Below is a list of the research I've done and projects I have worked on.
Bullet matching is a process used to determine whether two bullets may have been fired from the same gun barrel. Historically, this has been a manual process performed by trained forensic examiners. Recent work however has shown that it is possible to add statistical validity and objectivity to the procedure. In this paper, we build upon the algorithms explored in Automatic Matching of Bullet Lands by formalizing and defining a set of features, computed on pairs of bullet lands, which can be used in machine learning models to assess the probability of a match. We then use these features to perform an analysis of the two Hamby bullet sets (Set 252 and Set 44), to assess the presence of microscope operator effects in scanning. We also take some first steps to address the issue of degraded bullet lands, and provide a range of degradation at which the matching algorithm still performs well.
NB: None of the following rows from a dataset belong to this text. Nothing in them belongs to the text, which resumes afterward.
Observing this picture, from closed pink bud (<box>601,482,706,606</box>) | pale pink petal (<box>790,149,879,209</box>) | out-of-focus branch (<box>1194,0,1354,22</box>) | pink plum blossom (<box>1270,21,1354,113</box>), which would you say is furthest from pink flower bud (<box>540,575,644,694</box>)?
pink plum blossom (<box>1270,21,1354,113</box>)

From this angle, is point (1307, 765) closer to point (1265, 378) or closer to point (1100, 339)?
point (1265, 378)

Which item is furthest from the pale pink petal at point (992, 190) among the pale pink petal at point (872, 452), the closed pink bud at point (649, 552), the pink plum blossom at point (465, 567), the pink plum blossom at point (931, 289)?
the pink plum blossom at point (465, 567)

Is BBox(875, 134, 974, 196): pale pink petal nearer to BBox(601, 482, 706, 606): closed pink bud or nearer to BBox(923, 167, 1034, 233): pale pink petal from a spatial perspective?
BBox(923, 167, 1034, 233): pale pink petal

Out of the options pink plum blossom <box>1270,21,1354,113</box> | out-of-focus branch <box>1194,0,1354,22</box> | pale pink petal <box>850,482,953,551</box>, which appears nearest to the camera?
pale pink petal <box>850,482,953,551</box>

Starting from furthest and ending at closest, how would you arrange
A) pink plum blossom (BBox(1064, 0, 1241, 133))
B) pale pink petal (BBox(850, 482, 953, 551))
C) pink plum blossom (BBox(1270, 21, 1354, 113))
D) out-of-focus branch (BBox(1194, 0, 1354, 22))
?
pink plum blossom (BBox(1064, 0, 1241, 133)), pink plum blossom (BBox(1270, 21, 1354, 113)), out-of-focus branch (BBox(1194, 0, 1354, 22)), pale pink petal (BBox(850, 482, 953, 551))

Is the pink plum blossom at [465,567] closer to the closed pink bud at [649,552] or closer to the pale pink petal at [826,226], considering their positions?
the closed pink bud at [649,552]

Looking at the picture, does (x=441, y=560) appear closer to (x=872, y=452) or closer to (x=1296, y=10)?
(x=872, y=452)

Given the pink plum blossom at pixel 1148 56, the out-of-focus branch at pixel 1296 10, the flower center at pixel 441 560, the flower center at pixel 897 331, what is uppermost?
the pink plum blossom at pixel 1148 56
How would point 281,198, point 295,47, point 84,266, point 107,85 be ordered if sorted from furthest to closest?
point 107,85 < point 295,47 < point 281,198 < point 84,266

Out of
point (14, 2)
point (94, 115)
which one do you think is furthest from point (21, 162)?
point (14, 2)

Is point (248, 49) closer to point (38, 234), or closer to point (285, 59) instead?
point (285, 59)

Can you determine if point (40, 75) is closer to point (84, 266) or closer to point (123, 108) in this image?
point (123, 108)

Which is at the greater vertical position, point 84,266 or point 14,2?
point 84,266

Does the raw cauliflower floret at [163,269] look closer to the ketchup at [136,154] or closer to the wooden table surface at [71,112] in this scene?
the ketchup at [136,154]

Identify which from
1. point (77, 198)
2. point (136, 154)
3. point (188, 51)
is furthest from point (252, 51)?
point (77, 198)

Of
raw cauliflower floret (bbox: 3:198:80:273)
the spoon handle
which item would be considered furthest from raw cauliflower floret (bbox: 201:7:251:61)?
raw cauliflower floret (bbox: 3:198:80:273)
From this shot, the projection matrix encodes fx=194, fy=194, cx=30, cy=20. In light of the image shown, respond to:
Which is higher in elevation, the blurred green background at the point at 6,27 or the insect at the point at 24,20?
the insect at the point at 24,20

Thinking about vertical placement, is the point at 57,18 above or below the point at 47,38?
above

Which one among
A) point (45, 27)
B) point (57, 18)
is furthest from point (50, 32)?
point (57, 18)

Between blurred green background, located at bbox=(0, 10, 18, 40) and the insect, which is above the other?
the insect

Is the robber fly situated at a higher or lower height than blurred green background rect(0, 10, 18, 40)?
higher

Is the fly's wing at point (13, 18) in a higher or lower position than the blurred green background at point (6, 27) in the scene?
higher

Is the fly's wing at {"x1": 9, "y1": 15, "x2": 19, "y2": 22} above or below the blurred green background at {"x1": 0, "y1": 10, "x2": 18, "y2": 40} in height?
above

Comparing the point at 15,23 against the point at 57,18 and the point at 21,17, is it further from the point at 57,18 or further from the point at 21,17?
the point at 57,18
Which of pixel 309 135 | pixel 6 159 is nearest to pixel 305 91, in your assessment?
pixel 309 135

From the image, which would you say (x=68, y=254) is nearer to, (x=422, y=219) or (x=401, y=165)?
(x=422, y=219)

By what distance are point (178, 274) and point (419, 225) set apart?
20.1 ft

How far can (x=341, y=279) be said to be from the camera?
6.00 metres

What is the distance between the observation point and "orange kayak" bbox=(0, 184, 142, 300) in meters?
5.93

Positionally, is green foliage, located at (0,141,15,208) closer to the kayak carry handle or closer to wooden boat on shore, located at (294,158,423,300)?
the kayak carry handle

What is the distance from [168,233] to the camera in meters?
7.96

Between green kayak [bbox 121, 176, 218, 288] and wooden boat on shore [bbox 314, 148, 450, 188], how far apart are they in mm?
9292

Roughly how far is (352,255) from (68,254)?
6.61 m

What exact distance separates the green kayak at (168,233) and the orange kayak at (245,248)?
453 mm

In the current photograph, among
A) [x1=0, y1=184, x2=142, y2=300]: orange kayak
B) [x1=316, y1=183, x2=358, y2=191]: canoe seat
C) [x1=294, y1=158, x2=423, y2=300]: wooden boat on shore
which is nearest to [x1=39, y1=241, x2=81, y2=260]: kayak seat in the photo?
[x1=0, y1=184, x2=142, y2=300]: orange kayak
Finally, we discuss generalizing land to land comparisons to full bullet comparisons as would be used for this procedure in a criminal justice situation.
In 2009, the National Academy of Sciences published a report questioning the scientific validity of many forensic methods including firearm examination. Firearm examination is a forensic tool used to help the court determine whether two bullets were fired from the same gun barrel. During the firing process, rifling, manufacturing defects, and impurities in the barrel create striation marks on the bullet. Identifying these striation markings in an attempt to match two bullets is one of the primary goals of firearm examination. We propose an automated framework for the analysis of the 3D surface measurements of bullet land impressions which transcribes the individual characteristics into a set of features that quantify their similarities. This makes identification of matches easier and allows for a quantification of both matches and matchability of barrels. The automatic matching routine we propose manages to (a) correctly identify land impressions (the surface between two bullet groove impressions) with too much damage to be suitable for comparison, and (b) correctly identify all 10,384 land-to-land matches of the James Hamby study.
intRo is a modern web-based application for performing basic data analysis and statistical routines. Leveraging the power of R and Shiny, intRo implements common statistical functions in a powerful and extensible modular structure, while remaining simple enough for the novice statistician. This simplicity lends itself to a natural presentation in an introductory statistics course as a substitute for other commonly used statistical software packages, such as Excel and JMP. intRo is currently deployed at the URL http://www.intro-stats.com. Within this paper, we introduce the application and explore the design decisions underlying intRo, as well as highlight some challenges and advantages of reactive programming.
A prominent issue in statistics education is the sometimes large disparity between the theoretical and the computational coursework. discreteRV is an R package for manipulation of discrete random variables which uses clean and familiar syntax similar to the mathematical notation in introductory probability courses. The package offers functions that are simple enough for users with little experience with statistical programming, but has more advanced features which are suitable for a large number of more complex applications. In this paper, we introduce and motivate discreteRV, describe its functionality, and provide reproducible examples illustrating its use.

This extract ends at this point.